Fight promoters of yesteryear tended to pull back after the Christmas and New Year holidays on the assumption that fight fans had less discretionary income at their disposal. Weather was a contributing factor. In olden days, more boxing cards were staged outdoors and the most attractive match-ups tended to be summertime events.
There were exceptions, of course. On Jan. 17, 1941, an SRO crowd of 23,180 filled Madison Square Garden to the rafters to witness the welterweight title fight between Fritzie Zivic and Henry Armstrong. (This was the third Madison Square Garden, situated at 50th Street and Eighth Avenue, roughly 17 blocks north of the current Garden which sits atop Pennsylvania Station. The first two arenas to take this name were situated farther south adjacent to Madison Square Park).
This was a rematch. They had fought here in October of the previous year. In a shocker, Zivic won a 15-round decision. The fight was close on the scorecards. Referee Arthur Donovan and one of the judges had it even after 14 rounds, but Zivic had won his rounds more decisively and he punctuated his well-earned triumph by knocking Armstrong face-first to the canvas as the final bell sounded.
This was a huge upset.
Armstrong had a rocky beginning to his pro career, but he came on like gangbusters after trainer/manager Eddie Mead acquired his contract with backing from Broadway and Hollywood star Al Jolson. Heading into his first match with Zivic – the nineteenth defense of the title he won from Barney Ross – Hammerin’ Henry had suffered only one defeat in his previous 60 fights, that coming in his second meeting with Lou Ambers, a controversial decision.

Work request 1: Name every person the boxing text mentions by name.
Work request 2: Write out everything in the boxing text from "This was a rematch." down to "a huge upset.", switching "canvas" to "mat".

Data section:
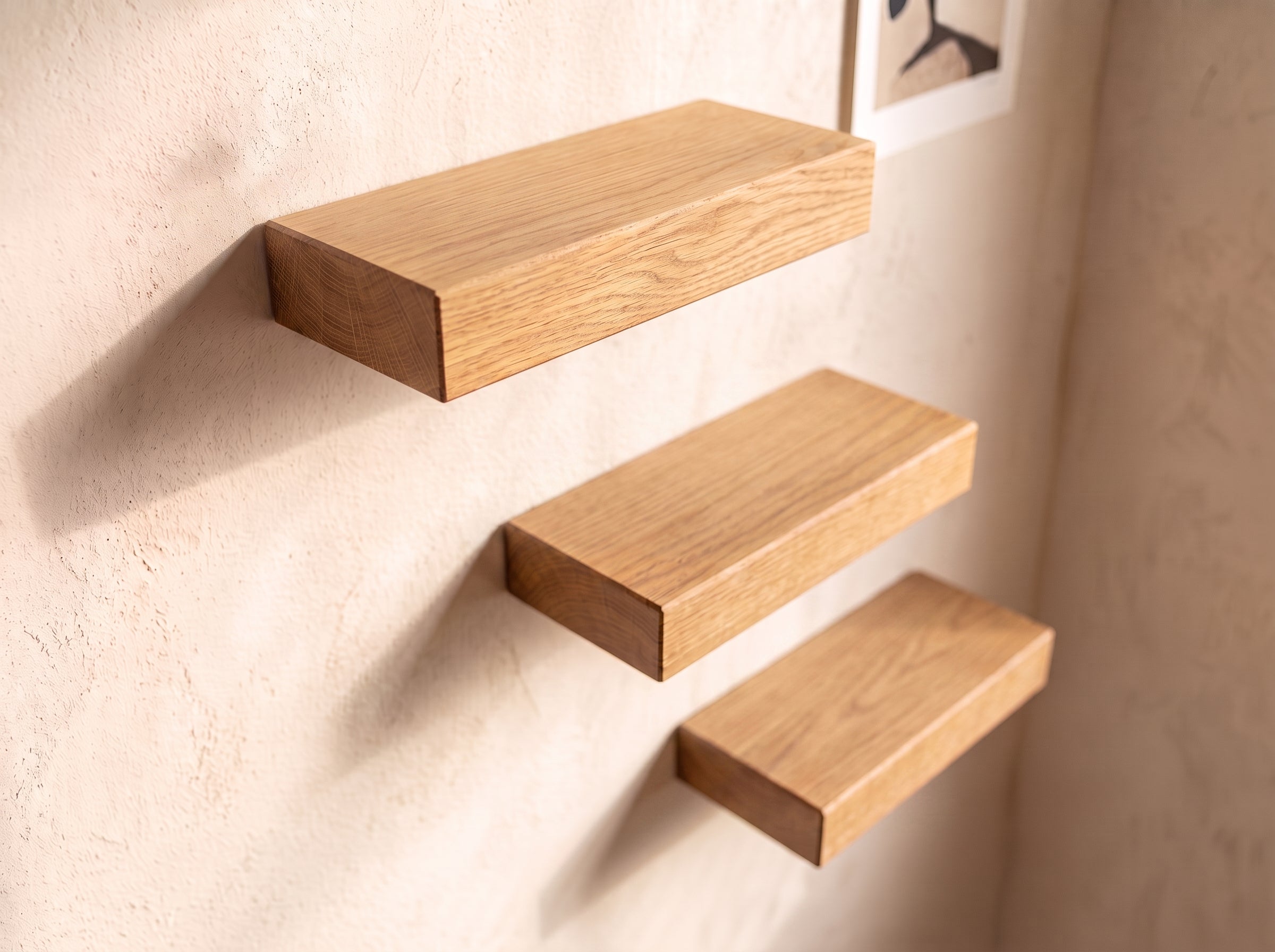 Three floating wooden shelves in a light oak finish mounted on a textured beige plaster wall.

Exercise response 1: Fritzie Zivic, Henry Armstrong, Arthur Donovan, Eddie Mead, Al Jolson, Barney Ross, Lou Ambers

Exercise response 2:
This was a rematch. They had fought here in October of the previous year. In a shocker, Zivic won a 15-round decision. The fight was close on the scorecards. Referee Arthur Donovan and one of the judges had it even after 14 rounds, but Zivic had won his rounds more decisively and he punctuated his well-earned triumph by knocking Armstrong face-first to the mat as the final bell sounded.
This was a huge upset.